Es un recuerdo vago, de hace muchos años. Tantos, que el manillar del ciclomotor en el que mi abuelo iba a recogerme a la parada del autobús era más alto que yo. Pero, por una vez, mi abuelo es actor secundario en el recuerdo que me ha asaltado así, a traición, como todos los que valen la pena.
Por una vez, no es el frío que nos acuchillaba al recorrer en el ciclomotor el kilómetro que separaba la parada del bus de una casa donde nos aguardaba mi abuela con la cocina de leña encendida. No son las pantagruélicas comidas y cenas de la aldea. En esta ocasión, la protagonista es Asunción.

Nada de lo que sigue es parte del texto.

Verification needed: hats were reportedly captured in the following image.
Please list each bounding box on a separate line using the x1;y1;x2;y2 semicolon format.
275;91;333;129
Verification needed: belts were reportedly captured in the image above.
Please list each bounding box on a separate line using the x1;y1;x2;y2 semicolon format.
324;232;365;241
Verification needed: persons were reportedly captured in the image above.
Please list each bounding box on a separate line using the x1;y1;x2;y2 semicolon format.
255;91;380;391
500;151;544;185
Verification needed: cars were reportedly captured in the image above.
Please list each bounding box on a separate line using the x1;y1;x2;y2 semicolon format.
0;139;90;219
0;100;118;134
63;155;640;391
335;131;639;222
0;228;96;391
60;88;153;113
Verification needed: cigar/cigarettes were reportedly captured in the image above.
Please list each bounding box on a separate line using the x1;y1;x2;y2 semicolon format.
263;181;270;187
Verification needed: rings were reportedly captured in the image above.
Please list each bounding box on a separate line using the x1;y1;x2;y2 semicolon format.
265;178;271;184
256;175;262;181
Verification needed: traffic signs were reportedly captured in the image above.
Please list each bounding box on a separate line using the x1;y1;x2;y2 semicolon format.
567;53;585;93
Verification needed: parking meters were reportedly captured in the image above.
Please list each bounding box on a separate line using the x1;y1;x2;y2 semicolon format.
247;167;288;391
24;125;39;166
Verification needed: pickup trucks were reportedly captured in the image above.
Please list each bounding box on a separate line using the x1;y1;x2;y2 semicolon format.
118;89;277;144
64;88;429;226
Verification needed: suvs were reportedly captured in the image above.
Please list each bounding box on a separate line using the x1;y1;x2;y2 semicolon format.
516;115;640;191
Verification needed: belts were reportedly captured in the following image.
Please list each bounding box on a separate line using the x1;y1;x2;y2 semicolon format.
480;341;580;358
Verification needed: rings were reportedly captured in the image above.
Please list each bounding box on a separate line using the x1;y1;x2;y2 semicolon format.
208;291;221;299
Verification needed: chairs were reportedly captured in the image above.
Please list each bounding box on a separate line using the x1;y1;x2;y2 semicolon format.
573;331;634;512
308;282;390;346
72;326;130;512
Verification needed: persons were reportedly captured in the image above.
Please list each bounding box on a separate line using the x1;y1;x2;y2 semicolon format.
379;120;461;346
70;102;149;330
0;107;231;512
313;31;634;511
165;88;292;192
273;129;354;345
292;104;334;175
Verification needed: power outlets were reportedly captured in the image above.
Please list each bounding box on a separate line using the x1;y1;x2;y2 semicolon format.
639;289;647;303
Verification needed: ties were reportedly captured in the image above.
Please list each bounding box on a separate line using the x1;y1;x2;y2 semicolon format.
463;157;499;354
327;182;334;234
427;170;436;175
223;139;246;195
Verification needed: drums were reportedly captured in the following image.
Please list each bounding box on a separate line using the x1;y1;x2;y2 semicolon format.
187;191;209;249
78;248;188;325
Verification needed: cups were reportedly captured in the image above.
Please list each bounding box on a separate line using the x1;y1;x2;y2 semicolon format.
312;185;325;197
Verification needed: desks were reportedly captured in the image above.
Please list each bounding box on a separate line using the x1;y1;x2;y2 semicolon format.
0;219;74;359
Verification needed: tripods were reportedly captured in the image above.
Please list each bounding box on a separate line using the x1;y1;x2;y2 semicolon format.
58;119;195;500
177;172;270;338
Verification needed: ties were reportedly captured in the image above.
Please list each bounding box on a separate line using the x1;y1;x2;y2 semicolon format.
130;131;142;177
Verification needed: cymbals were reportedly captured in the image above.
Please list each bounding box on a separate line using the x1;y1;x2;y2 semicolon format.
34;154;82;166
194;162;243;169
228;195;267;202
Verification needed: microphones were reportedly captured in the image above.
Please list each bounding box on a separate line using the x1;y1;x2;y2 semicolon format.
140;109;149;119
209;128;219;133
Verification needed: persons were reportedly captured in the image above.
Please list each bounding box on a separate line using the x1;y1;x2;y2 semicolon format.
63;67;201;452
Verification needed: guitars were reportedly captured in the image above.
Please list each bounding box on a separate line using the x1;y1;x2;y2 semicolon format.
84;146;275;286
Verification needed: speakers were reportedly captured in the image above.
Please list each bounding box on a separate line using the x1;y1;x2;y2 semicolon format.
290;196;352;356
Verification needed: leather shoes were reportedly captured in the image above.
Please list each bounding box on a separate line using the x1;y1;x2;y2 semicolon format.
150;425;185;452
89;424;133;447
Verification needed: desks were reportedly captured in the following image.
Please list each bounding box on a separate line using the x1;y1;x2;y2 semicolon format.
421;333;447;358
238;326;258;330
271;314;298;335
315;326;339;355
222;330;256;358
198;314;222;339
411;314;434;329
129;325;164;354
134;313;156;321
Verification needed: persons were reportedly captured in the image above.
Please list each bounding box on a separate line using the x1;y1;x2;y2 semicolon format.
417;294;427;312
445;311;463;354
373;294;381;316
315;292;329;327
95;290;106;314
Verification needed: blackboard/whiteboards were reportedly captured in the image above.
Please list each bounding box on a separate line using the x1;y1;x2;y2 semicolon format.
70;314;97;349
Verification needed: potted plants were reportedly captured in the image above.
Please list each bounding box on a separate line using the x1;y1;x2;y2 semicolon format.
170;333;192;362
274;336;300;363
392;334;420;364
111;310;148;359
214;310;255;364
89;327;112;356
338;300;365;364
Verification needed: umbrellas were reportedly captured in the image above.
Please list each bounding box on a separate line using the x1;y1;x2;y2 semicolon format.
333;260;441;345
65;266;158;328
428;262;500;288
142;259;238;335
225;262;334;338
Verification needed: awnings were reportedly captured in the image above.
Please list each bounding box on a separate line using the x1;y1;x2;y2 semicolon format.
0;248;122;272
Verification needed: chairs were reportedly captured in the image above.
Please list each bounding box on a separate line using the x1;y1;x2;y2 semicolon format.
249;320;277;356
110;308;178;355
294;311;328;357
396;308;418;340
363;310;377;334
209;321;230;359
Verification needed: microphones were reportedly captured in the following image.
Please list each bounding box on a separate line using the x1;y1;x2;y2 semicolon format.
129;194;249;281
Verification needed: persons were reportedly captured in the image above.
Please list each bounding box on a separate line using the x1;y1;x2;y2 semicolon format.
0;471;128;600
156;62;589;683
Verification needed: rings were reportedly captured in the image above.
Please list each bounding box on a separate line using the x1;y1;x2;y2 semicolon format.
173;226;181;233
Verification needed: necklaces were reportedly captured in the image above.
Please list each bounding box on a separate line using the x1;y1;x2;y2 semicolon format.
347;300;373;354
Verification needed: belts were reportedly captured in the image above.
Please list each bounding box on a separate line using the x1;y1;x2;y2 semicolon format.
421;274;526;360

Asunción era una señora, para un chaval de cinco años, muy mayor. Y mayor continúa siendo en mis recuerdos, por más que, en aquellos años, no pasara de lo que llamamos “mediana edad”. Pero no son los años que había visto la mujer lo que recuerdo.
Una tienda-bar-refugio
Resulta que Asunción regentaba una tienda junto a la parada del autobús. Era uno de esos colmados típicos de un pueblo de no más de mil quinientos habitantes en los que se unían bar, tienda de ultramarinos y comercio de comestibles. No sabría decir cuántos domingos nos refugiamos de la lluvia mi abuelo y yo allí adentro…
… Del mismo modo que no sabría decir cuántas chucherías con los cromos y pegatinas de la serie de moda compraríamos los viernes, cuando llegaba al pueblo, para descanso de mis padres y alegría de mis abuelos –los domingos, creo, las sensaciones eran las mismas, pero al revés-.
Números y papel de estraza
El caso es que, cuando comprábamos allí, fueran unos dulces fuera el palo de una fregona, yo no podía por menos que sentir admiración por la duela del negocio. A ver: en aquellos años estaba yo con mis primeros números y, tal como me han ido siempre las matemáticas, la suma de nueve más siete era un misterio insondable. Pero para Asunción no.
Recuerdo que ella apuntaba los precios de lo que iba dejando sobre el mostrador según se lo pedían en un papel de estraza. Cuando el cliente terminaba, ella, entre dientes, y en no más de dos minutos, sumaba los importes, repasaba la cuenta y decía “tanto”.
No todo el mundo, por aquel entonces, sabía sumar en la Galicia rural, pero, con todo, supieran o no de números, sacaban la cartera y ponían tantas pesetas como decía Asunción sobre la barra: Eran dos las cualidades que, a base de ejercitarlas, todo el mundo le reconocía a la dependienta: honradez y precisión. Al menos en mis recuerdos, nunca se equivocó y nunca engañó a nadie.
Una máquina que dispara recuerdos
La vida, muchas veces, se empeña en traerte y llevarte por caminos que nunca habrías sospechado, y hace como diez años que no paso por la aldea, y más de veinte que no lo hago delante de la puerta de Asunción. Sin embargo, hoy me ha asaltado su recuerdo. Y me ha ocurrido cuando estaba pagando unas zapatillas que acabo de comprarme.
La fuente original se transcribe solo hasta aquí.